··· QUOTED TEXT
Tuesday, September 06, 2005

Beers Into The Ballgame




Football Season is fast approaching, and soon fans will be filling stadiums in bright colors ready to root on their respective teams..They are ready to hear the crunch of a hard hit or the graceful athleticism of an incredible catch, and to pay upwards of 6 bucks for a small cup of Bud Light.
That's right 6 bucks for a tiny cup of the most watered down beer available at a sporting event, you will literally be pissing away your money before half time. These stadiums need their money and they are cracking down on water as if it were beer, you aren't allowed to bring it into the venue, this is after you've paid good money for yourself or family to get into the game.
I used to work security, and one of my main goals while working was to make sure that no one snuck beer in through the front gates. It became an evolutionary game of hide and seek with the fans, each year someone would invent a new creative way to get their favorite brew into the game..Some would be ultra pissed when we caught them and others had that " It's cool, but I'll get it next time" swagger.
······
**EXERCISE AIM**
Answer these about the post on beer at the ballgame:
1. How much does the post say fans pay for a small cup of Bud Light?
2. Which drink, other than beer, does it say fans may not bring into the venue?
3. What job did the writer once hold?
The listing plays no part in this exercise.
··· DATA
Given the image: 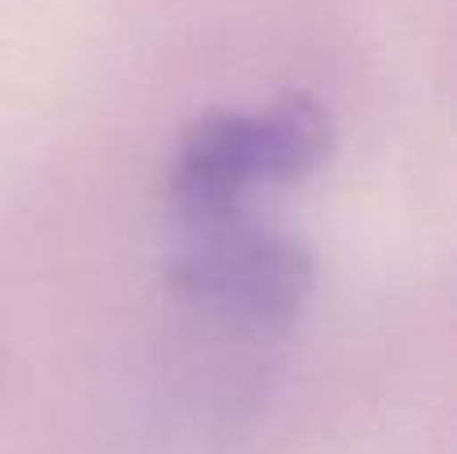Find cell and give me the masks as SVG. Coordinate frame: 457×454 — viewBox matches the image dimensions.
······
**RESPONSE**
1. Upwards of 6 bucks.
2. Water.
3. Security.